James Christie avant Christie’s : les premières ventes aux enchères

[16/07/2021]

Une paire de draps, deux taies d’oreiller et deux pots de chambre… Voici, parmi d’autres items, ce que contenait la vente du vendredi 5 décembre 1766, qui eut lieu à Londres et était annoncée comme « les véritables meubles de maison, bijoux, assiettes, armes à feu, etc… la propriété d’un noble personnage (décédé) ». Une vente banale pour l’époque, comprenant toutes sortes d’articles ménagers issus de la demeure d’un défunt propriétaire. Mais celle-ci a plus d’importance que les autres : il s’agit de la première vente aux enchères de James Christie, dans les murs de sa salle de vente permanente du Pall Mall. Des débuts modestes, mais bien vite, à compter de ce jour, la marque Christie’s ne fait que grandir ! Une maison de vente florissante devenue mondiale, qui a célébré en 2016 son 250e anniversaire.

James Christie (1730–1803) : l’homme de la situation

Thomas_Gainsborough_-_Portrait_of_James_Christie

Né en 1730 à Perth en Écosse, dans une famille relativement modeste, James Christie entame une courte carrière dans la Royal Navy, qu’il quitte vers 1750. Il rejoint Londres et trouve à s’employer chez un homme appelé Annesley, qui dirige une maison de vente aux enchères à Covent Garden. Le directeur prend bien vite le jeune et entreprenant Christie comme associé, qui travaille d’arrache-pied à réunir l’expérience et les fonds nécessaires à son indépendance. C’est chose faite en 1766, quand il organise donc ses premières ventes, dans l’entrepôt de l’imprimeur et libraire royal Richard DALTON à Pall Mall. Le lieu n’est pas anodin : c’est précisément là que se tiennent les tous premiers salons de la jeune Royal Academy… Opportuniste dans son apprentissage, il retient de l’exemple du marché français la pratique de rassembler des lots et de publier avec soin un catalogue par vente. Christie a également l’intelligence de s’associer à divers partenaires à l’occasion comme le marchand, Robert Ansell, qui se procure de précieuses collections pour Christie à l’étranger et devient si utile qu’il devient même partenaire de 1777 à 1784.

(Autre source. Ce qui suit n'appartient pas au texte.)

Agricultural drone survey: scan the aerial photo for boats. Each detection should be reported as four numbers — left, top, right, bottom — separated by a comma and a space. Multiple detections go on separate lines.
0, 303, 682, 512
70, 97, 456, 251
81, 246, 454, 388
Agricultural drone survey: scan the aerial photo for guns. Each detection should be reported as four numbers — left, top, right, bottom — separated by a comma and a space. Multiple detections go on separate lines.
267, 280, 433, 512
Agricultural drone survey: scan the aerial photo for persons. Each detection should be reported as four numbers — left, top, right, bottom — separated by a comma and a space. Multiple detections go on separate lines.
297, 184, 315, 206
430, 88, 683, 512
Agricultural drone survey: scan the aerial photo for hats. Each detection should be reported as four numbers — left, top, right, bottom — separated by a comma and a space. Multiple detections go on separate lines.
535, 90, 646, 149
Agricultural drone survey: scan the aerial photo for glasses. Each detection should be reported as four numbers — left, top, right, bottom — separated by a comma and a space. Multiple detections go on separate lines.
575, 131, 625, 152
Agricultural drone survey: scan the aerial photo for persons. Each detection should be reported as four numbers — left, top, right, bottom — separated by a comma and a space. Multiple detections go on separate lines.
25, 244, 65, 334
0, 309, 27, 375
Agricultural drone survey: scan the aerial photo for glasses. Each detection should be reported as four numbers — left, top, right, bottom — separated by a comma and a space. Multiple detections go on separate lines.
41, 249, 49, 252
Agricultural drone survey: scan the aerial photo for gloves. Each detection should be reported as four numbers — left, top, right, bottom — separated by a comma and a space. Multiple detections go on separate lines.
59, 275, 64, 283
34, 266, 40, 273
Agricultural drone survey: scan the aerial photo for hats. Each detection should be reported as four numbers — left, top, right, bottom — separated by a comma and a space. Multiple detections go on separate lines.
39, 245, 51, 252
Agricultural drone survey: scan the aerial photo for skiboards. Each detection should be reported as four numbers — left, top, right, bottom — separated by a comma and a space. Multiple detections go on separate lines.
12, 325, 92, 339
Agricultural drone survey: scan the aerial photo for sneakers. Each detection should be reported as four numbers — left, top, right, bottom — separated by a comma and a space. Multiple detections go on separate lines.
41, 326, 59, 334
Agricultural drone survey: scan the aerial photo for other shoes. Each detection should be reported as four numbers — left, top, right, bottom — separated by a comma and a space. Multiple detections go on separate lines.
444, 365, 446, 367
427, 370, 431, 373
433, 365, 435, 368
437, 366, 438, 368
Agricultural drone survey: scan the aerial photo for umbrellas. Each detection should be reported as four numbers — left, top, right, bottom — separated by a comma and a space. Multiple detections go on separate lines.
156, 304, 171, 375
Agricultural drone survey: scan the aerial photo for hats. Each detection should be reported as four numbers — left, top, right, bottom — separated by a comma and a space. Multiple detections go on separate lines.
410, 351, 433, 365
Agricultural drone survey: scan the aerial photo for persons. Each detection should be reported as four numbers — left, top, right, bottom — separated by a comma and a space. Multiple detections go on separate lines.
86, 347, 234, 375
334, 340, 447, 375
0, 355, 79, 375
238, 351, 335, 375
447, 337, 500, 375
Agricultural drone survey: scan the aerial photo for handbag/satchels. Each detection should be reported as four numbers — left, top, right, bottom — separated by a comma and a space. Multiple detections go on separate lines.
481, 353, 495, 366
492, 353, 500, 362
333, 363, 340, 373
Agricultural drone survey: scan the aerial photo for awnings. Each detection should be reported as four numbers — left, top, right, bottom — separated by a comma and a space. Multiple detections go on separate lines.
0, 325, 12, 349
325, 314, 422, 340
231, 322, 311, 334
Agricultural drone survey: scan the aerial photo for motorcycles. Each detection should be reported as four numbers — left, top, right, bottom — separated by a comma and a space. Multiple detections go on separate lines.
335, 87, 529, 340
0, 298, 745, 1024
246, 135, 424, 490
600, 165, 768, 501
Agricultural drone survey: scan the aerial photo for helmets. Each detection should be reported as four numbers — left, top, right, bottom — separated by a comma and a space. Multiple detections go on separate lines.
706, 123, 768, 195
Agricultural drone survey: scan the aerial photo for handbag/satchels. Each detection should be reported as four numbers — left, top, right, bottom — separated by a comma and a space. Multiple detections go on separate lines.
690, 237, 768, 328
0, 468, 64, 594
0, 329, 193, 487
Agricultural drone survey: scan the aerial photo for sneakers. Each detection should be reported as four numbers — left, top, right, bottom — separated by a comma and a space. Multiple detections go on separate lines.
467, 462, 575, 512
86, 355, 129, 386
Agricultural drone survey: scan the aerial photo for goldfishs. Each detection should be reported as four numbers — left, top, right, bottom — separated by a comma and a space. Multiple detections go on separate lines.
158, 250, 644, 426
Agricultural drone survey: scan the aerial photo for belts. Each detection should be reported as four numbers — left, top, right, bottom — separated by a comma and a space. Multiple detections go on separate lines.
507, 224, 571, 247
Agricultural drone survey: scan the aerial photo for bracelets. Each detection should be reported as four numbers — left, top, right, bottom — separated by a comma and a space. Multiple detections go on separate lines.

Le familier des aristocrates de l’art.

Il déménage pour de plus grandes salles un peu plus haut dans Pall Mall et se découvre un illustre voisin : Thomas GAINSBOROUGH. Le commissaire-priseur se forge rapidement de solides amitiés dans les hautes sphères artistiques et intellectuelles de Londres. On peut le voir régulièrement dîner avec l’auteur, homme politique et collectionneur Horace Walpole, le peintre Joshua REYNOLDS, le célèbre directeur de théâtre David Garrick et Richard Tattersall, fondateur de la première maison de vente aux enchères de chevaux de course. Ce noble club devient connu sous le nom de « Fraternité des parrains de Christie » ! [« Christie’s Fraternity of God Parents »] De fait, James Christie n’est pas un spécialiste de l’art. Il fait régulièrement appel à ses amis pour en savoir plus sur une attribution vague ou quérir un avis sur une estimation. C’est bien sûr un échange de bons procédés : en 1778, Thomas GAINSBOROUGH (1727-1788) peint _ gratuitement _ le portrait de son pétillant ami, à une condition : que la toile soit accrochée à un endroit bien en vue de la salle des ventes. Le peintre établit ainsi un parallèle avantageux entre les tableaux de maîtres anciens vendus chez Christie’s et son propre travail, une manière assez subtile de valider sa position et son autorité en tant qu’artiste. Dans ce tableau, Christie s’appuie nonchalamment contre ce qui est vraisemblablement l’un de ses propres paysages, faisant ainsi la promotion du genre qu’il préférait, lui qui affirmait le paysage était son genre pictural de prédilection (mais difficile à vendre à l’époque), la réalisation de portraits étant seulement son gagne-pain. Le marché actuel de l’artiste donne toujours la préférence à l’incroyable savoir-faire du peintre pour le portrait : sur ses dix plus hauts résultats, sept sont des portraits, culminant à plus de 9.3 m$ pour Portrait of Mrs. William Villebois, full-length, in masquerade dress chez Christie’s Londres en juillet 2011.

Le Roi de l’Epithète !

“Laissez-moi vous en conjurer, mesdames et messieurs, permettez-moi de mettre cette inestimable pièce d’élégance sous votre protection, observez seulement : la munificence inépuisable de votre générosité superlativement candide doit s’harmoniser avec l’éclat resplendissant de ce petit bijou !” (Eloquence or The King of Epithets, James Christie. Gravure fin XVIIIe National Portrait Gallery)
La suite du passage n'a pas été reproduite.